Further, innovation in this area is sometimes “about creating something completely new that consumers are not used to or not understanding, even nowadays: it could be a brand-new territory for disruptive innovation by precision, by performance, and also by creation.” Therefore, she concluded, “it could be a new territory, [but] it's not about trade off.”
A greener future for all
Regarding the role that she envisions for L’Oréal’s Green Sciences approach in shaping the future of the global beauty industry, Dr.

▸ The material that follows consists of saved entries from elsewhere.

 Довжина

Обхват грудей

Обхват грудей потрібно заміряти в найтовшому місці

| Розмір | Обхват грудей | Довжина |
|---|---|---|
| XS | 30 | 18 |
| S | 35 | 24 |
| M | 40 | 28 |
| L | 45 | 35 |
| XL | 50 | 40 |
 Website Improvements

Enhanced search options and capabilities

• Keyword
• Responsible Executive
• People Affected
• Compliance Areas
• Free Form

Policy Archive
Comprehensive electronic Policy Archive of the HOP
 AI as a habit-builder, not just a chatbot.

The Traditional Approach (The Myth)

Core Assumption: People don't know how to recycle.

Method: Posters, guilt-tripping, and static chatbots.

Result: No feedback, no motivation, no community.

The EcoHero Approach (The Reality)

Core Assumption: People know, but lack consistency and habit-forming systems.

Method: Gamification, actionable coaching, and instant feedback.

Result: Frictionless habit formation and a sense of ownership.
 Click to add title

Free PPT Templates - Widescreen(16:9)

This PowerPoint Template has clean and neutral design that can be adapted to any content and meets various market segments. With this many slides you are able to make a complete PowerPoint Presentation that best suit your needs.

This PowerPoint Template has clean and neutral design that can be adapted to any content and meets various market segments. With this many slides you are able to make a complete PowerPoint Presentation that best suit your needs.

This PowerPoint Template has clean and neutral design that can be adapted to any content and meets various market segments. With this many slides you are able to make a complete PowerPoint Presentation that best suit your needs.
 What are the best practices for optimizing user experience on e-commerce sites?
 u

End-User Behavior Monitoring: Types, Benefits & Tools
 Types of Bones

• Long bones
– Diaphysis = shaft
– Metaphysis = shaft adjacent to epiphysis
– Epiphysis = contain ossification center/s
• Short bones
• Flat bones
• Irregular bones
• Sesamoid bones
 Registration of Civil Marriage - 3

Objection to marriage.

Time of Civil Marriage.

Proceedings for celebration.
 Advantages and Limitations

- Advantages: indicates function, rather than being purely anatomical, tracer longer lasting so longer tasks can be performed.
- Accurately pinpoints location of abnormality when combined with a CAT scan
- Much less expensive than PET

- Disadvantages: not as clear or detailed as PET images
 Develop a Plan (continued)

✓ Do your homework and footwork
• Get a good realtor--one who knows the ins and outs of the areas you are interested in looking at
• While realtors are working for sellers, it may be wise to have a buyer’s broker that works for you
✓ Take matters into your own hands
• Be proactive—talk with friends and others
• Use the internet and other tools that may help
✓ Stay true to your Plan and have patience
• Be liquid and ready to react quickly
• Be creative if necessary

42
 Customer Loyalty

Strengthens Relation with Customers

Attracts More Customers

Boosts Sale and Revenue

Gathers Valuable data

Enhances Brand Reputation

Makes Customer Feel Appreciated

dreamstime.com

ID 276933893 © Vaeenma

Zheng said that “we're clearly driving sustainability in the beauty space: not only for us, we want to have the entire industry to move with us.” On top of that, she added, “we're also educating our consumers to have more acceptance and adoption of the concept of sustainability,” which is “one way to really impact millions or billions of consumers in their daily lives.”
Beyond beauty itself is “is how a consumer perceives the world, [and] do they have a sustainable mindset in their daily life,” she shared further. “We can actually approach through that, and of course, we have partnerships outside beauty industry where we actively collaborate and we can also influence our partners,” she explained.
Moving forward, “L’Oréal is being super ambitious in the territory of sustainable innovation, to elevate performance at the same time being even more responsible to our environment,” said Dr. Zheng, and will continue to do so. “We are really activating the Green Science transformation from the research and innovation side, we're accelerating, we put our best towards Green Science innovation, and at the same time, we understand where we need to stay humble,” she summarized.
Aligned with this mentality, she concluded, is the understanding that “we cannot do everything by ourselves, so we're opening up to the open innovation mindset and ways of working.” This means that “we're actively looking for collaborations with our external partners from all different entities, as long as we have the shared value and mindset.”